(Collected data entries)
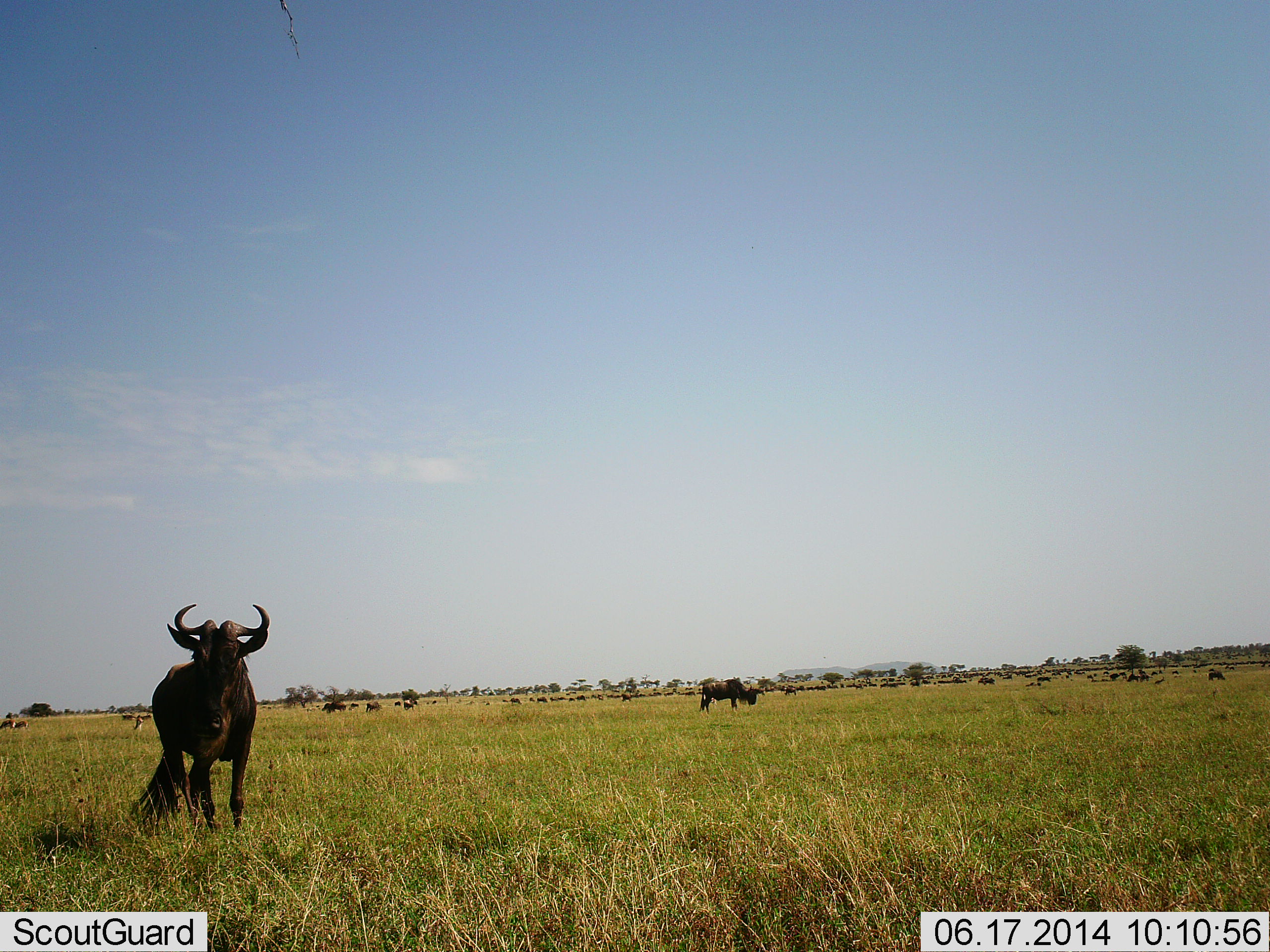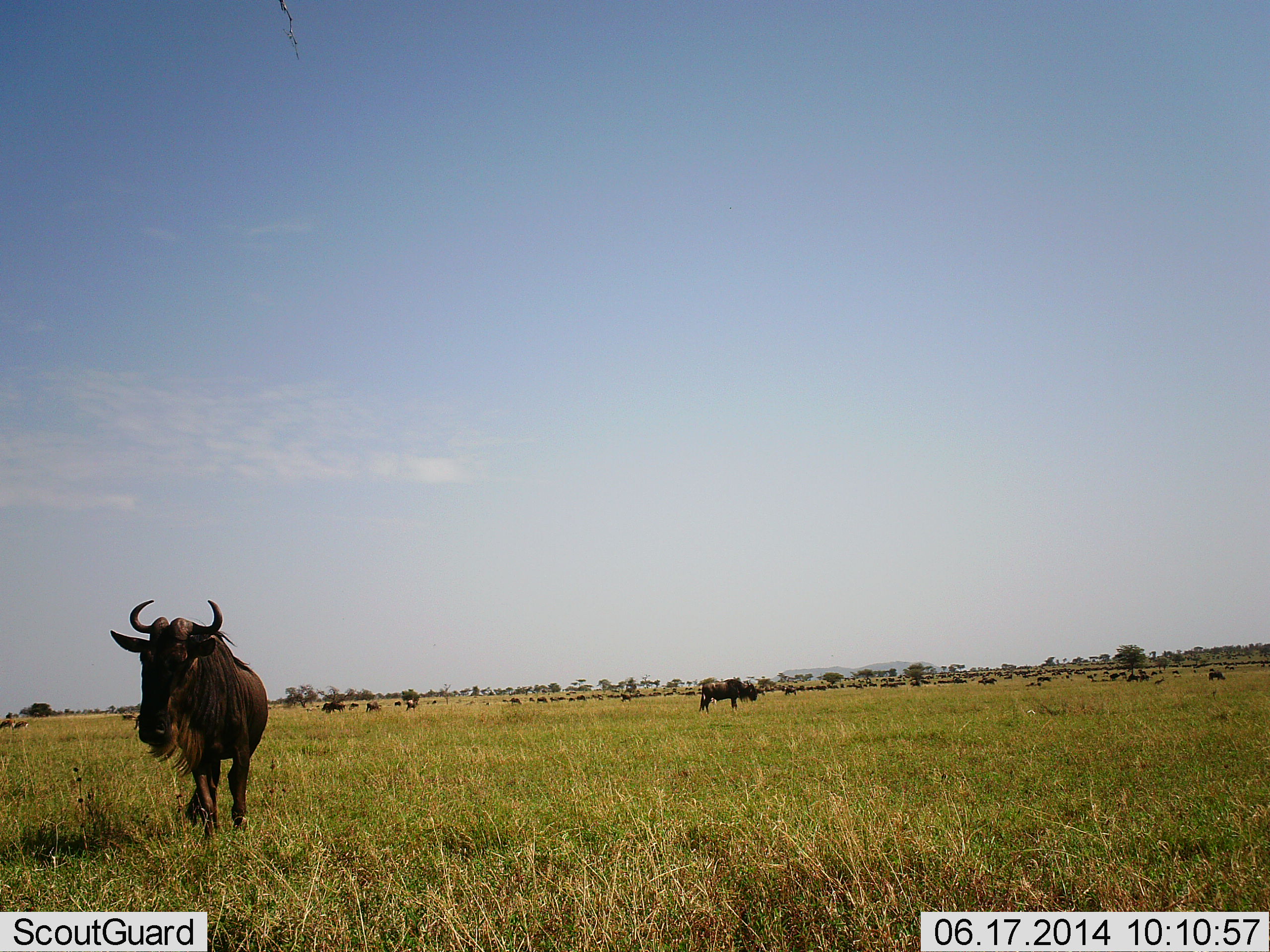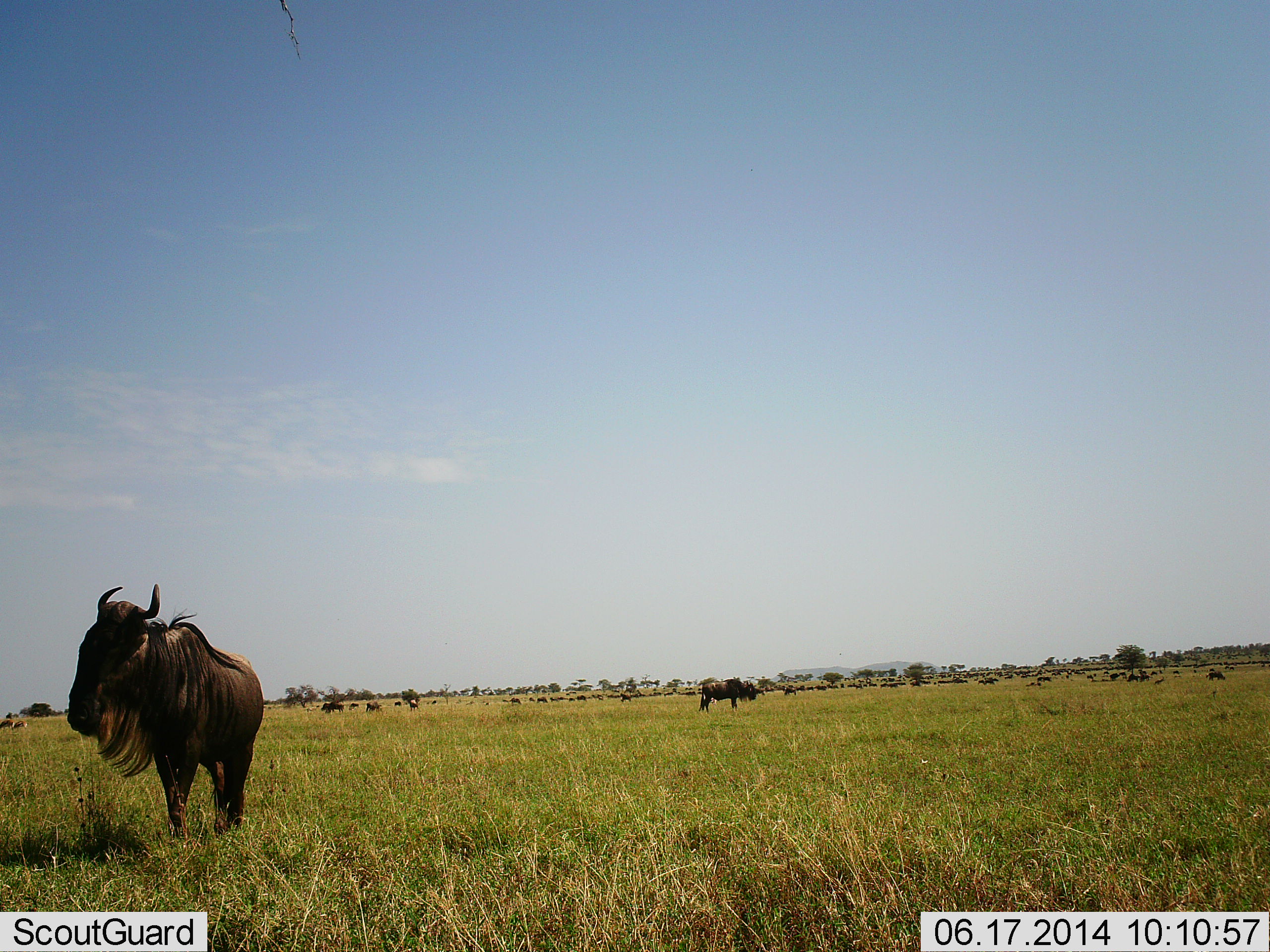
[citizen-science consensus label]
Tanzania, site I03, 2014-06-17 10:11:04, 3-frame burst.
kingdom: Animalia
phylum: Chordata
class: Mammalia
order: Artiodactyla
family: Bovidae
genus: Connochaetes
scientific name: Connochaetes taurinus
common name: blue wildebeest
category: wildebeest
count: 11-50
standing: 60%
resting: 0%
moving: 60%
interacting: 0%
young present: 0%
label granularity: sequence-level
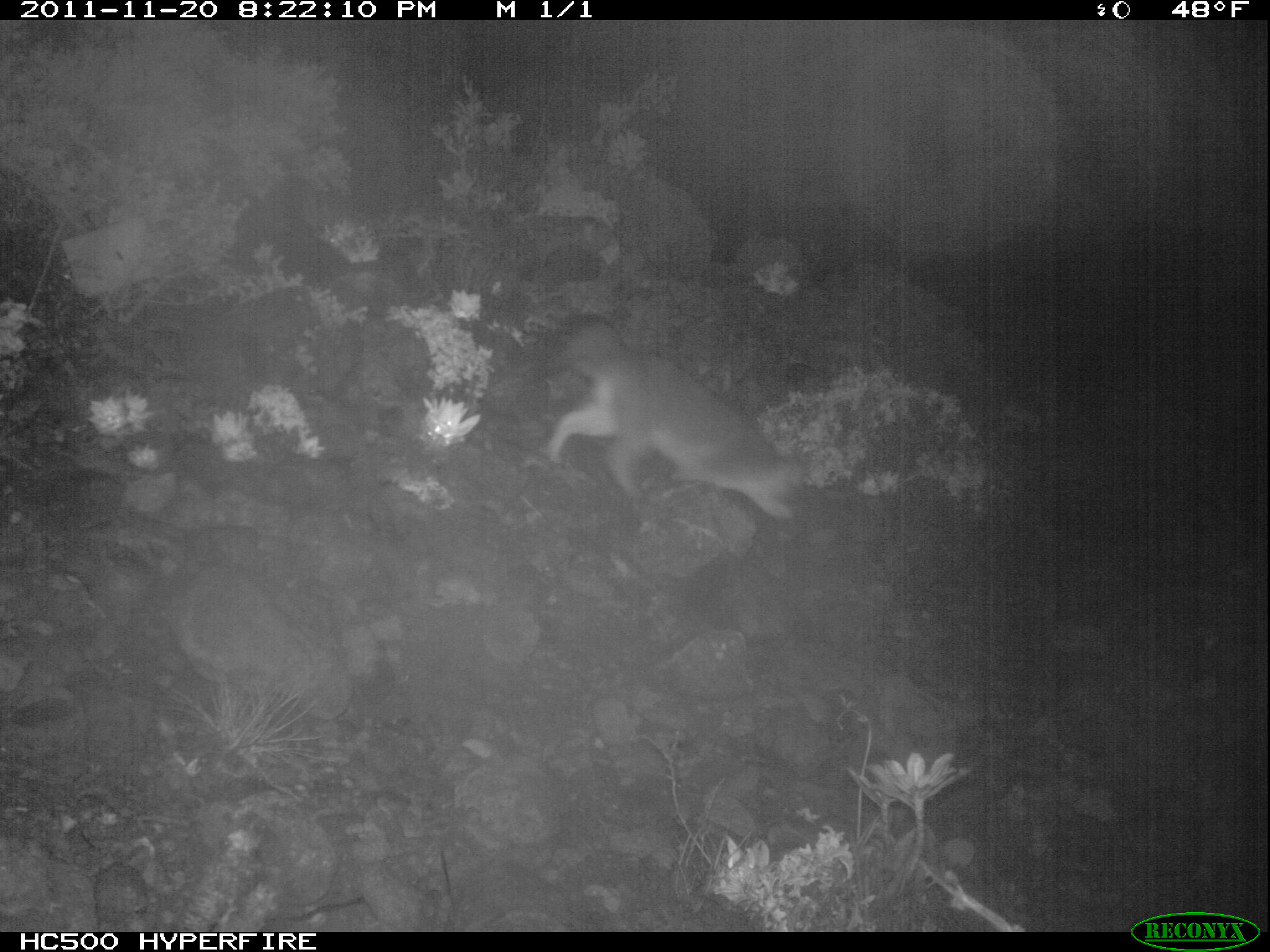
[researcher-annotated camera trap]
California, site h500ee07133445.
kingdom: Animalia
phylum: Chordata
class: Mammalia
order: Carnivora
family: Canidae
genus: Urocyon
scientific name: Urocyon littoralis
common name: island fox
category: fox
Fox (island fox) (Urocyon littoralis).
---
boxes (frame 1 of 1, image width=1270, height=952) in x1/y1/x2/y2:
fox: 546/312/806/521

Exercise goal: Only the lines from the one containing "count: 11-50" through the last line of the entries should be transcribed, exactly and with no pictures.

Exercise output:
count: 11-50
standing: 60%
resting: 0%
moving: 60%
interacting: 0%
young present: 0%
label granularity: sequence-level
[researcher-annotated camera trap]
California, site h500ee07133445.
kingdom: Animalia
phylum: Chordata
class: Mammalia
order: Carnivora
family: Canidae
genus: Urocyon
scientific name: Urocyon littoralis
common name: island fox
category: fox
Fox (island fox) (Urocyon littoralis).
---
boxes (frame 1 of 1, image width=1270, height=952) in x1/y1/x2/y2:
fox: 546/312/806/521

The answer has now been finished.